◆ What to do
Reproduce precisely the lines of the listing below, starting with the line that contains "Two complementary ROTEM" and stopping after the line that contains "Answer (YES/NO): YES"; include nothing else.

________

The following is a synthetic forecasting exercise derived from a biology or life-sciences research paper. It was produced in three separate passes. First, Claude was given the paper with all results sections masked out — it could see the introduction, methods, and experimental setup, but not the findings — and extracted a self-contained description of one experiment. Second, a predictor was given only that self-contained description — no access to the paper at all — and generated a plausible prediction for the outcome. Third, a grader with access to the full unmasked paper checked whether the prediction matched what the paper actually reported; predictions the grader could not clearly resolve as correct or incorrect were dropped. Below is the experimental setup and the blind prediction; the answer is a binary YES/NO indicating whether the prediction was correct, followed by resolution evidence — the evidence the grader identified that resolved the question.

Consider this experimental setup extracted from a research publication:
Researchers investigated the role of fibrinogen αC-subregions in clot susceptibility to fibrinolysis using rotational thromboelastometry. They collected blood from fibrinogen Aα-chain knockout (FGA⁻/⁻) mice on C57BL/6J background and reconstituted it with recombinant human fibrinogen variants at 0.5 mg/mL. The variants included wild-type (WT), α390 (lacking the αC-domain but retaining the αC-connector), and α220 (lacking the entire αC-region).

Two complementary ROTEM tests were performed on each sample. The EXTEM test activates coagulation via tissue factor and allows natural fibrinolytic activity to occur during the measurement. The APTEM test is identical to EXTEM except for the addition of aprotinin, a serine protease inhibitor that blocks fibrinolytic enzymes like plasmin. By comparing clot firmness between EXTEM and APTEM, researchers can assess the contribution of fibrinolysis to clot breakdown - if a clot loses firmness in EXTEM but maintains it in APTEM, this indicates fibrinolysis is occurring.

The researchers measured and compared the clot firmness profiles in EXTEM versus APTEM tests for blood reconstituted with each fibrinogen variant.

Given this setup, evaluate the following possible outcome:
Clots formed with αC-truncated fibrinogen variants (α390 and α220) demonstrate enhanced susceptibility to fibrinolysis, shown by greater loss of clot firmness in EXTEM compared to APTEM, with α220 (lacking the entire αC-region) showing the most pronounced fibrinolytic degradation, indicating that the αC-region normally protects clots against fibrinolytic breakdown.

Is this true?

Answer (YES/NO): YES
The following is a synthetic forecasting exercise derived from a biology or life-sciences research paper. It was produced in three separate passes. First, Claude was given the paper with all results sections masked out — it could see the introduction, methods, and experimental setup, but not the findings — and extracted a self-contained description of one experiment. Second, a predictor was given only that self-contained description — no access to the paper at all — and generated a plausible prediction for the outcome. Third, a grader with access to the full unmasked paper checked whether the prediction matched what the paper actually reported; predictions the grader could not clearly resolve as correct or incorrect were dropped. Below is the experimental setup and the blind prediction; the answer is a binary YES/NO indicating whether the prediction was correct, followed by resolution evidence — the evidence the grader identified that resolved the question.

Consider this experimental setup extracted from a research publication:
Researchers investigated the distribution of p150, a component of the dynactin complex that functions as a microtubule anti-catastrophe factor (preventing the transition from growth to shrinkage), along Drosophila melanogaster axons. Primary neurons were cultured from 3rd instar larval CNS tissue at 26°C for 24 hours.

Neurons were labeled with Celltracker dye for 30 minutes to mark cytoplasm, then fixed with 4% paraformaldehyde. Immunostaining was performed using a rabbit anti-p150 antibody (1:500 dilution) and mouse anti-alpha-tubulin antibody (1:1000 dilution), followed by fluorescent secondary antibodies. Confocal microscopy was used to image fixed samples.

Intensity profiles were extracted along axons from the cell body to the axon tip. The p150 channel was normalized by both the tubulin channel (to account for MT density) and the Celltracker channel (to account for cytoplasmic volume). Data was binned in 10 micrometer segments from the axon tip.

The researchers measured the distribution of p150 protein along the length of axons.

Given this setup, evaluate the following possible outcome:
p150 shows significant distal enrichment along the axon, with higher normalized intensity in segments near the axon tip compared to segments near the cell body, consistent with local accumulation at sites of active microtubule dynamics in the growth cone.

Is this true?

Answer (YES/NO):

________

◆ Task response
Two complementary ROTEM tests were performed on each sample. The EXTEM test activates coagulation via tissue factor and allows natural fibrinolytic activity to occur during the measurement. The APTEM test is identical to EXTEM except for the addition of aprotinin, a serine protease inhibitor that blocks fibrinolytic enzymes like plasmin. By comparing clot firmness between EXTEM and APTEM, researchers can assess the contribution of fibrinolysis to clot breakdown - if a clot loses firmness in EXTEM but maintains it in APTEM, this indicates fibrinolysis is occurring.

The researchers measured and compared the clot firmness profiles in EXTEM versus APTEM tests for blood reconstituted with each fibrinogen variant.

Given this setup, evaluate the following possible outcome:
Clots formed with αC-truncated fibrinogen variants (α390 and α220) demonstrate enhanced susceptibility to fibrinolysis, shown by greater loss of clot firmness in EXTEM compared to APTEM, with α220 (lacking the entire αC-region) showing the most pronounced fibrinolytic degradation, indicating that the αC-region normally protects clots against fibrinolytic breakdown.

Is this true?

Answer (YES/NO): YES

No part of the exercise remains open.